O Monólogo de Anita 001
Quarta-feira, Outubro 1, 2008
Querida Megan,
O tempo está perigosamente quente durante os últimos dias. Estive na mansão dos Jones e, eu e Charlotte tivemos de trocar os vestidos por bermudas. Mesmo assim, passamos o dia sobre a grama do jardim. Ela me disse sobre uma viagem que seus pais pretendiam fazer à Alemanha e eu tentei convencê-la a ir com eles e visitar você, mas Lousie achou uma má idéia. Sua boca pronunciou “Por causa do senhor Rutherford”, mas eu podia jurar que sentia que seria má idéia por nossa causa. Lousie ainda está tendo dificuldades nesse assunto, mas não é tão ruim. Ao menos, a senhora Anne-Joulie se sentiu motivada a conversar com as duas, e Charlotte me disse que ela foi extremamente delicada e amorosa ao falar de nós. Fico feliz por ambas poderem contar com uma mamãe tão inteligente.
Já por aqui, as coisas continuam dolorosas. Não tanto para mim, mas mamãe está trancada no quarto desde o estrondo da véspera de sua partida, até hoje.
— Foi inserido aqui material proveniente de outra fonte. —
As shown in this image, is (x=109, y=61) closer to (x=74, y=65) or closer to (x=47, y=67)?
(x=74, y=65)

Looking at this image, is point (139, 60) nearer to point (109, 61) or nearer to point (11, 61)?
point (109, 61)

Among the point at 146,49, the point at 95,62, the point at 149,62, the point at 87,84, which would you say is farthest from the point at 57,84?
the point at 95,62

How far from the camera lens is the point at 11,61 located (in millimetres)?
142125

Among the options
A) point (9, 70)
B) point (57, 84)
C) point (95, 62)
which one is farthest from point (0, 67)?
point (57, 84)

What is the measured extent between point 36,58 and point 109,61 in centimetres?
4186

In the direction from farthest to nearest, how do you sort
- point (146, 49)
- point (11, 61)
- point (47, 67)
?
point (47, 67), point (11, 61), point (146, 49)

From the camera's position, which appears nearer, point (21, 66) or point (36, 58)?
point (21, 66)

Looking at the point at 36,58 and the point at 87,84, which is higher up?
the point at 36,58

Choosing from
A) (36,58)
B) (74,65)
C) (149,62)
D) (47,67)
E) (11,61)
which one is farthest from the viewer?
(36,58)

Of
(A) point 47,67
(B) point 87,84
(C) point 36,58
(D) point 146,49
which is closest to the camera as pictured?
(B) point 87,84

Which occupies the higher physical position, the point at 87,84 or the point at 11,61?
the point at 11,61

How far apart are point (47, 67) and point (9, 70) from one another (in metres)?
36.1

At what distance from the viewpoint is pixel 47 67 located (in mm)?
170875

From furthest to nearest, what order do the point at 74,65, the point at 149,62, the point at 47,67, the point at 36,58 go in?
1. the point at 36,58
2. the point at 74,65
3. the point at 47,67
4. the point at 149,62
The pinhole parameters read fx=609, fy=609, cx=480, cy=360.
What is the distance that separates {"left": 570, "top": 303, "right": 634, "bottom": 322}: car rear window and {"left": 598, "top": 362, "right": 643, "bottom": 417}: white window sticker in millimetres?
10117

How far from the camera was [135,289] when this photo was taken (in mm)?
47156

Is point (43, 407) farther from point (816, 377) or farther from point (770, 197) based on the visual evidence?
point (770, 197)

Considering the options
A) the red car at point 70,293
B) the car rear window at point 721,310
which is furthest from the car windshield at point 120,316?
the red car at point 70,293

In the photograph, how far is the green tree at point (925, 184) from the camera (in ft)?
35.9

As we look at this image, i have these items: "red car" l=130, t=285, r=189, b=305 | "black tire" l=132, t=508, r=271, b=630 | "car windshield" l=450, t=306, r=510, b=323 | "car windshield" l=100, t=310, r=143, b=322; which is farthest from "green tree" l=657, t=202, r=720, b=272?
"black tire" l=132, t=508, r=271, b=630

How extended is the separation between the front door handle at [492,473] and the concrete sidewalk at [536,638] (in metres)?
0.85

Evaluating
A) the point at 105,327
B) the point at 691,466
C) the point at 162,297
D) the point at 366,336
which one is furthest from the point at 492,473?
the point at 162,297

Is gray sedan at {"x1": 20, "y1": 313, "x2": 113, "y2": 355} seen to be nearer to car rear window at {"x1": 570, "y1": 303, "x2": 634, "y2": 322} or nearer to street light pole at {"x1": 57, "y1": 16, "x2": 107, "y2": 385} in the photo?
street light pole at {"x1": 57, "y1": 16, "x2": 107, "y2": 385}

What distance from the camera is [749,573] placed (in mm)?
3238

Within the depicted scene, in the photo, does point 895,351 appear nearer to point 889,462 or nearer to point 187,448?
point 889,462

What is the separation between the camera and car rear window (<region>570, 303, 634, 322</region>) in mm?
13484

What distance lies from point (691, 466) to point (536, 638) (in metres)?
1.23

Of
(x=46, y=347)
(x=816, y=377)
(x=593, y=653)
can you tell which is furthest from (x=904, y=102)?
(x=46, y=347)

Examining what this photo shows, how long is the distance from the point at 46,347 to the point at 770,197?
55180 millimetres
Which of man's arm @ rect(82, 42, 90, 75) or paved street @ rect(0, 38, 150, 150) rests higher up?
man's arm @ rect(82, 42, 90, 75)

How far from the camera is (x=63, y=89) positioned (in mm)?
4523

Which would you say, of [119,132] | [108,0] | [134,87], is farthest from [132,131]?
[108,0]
Tem comido pouco e, apesar de Angela estar trabalhando para agradá-la, recusa-se a sair. Entretanto, você a de concordar comigo quando eu digo que é melhor para mim desse modo, não?
Cherie disse-me que as pessoas estão a olhando estranhamente no externato. Ela concordou que eu deveria esperar mais um pouco para voltar às aulas, e como ninguém olha pra mim tempo suficiente para me dar ordens em casa, eu farei isso. Por isso, estou copiando suas lições.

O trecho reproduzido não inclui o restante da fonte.